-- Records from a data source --
---*---

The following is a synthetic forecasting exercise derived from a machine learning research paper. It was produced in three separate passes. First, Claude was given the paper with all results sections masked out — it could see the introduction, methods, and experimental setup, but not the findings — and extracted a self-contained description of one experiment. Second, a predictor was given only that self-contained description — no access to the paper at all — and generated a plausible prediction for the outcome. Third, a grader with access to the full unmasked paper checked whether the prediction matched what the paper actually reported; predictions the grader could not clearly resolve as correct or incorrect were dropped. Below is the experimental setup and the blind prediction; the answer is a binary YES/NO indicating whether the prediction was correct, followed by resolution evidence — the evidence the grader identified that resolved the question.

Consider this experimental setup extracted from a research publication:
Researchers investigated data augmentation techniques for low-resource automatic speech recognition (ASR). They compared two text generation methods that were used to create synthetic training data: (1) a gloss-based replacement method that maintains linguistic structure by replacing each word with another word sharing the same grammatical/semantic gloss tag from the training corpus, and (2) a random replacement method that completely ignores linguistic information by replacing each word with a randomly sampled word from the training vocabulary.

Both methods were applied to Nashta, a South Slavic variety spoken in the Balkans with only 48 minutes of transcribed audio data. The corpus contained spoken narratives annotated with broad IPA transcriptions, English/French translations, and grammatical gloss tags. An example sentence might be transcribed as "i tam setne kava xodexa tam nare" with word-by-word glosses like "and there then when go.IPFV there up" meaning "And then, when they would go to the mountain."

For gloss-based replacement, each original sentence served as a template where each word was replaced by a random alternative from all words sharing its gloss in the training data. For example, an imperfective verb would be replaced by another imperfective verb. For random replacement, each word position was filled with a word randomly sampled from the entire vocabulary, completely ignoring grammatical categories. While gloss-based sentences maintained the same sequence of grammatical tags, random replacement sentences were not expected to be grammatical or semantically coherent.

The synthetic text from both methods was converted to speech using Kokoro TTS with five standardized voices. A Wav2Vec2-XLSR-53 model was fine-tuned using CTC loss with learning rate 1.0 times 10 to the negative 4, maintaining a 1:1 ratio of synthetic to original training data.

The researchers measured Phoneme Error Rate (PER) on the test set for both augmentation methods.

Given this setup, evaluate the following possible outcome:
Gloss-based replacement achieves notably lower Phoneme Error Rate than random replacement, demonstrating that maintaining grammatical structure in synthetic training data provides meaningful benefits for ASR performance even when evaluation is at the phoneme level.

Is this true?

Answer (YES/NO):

---*---

-- REQUIREMENT --
Return a copy of every line in the records that includes the string "Error".

-- TASK OUTPUT --
The researchers measured Phoneme Error Rate (PER) on the test set for both augmentation methods.
Gloss-based replacement achieves notably lower Phoneme Error Rate than random replacement, demonstrating that maintaining grammatical structure in synthetic training data provides meaningful benefits for ASR performance even when evaluation is at the phoneme level.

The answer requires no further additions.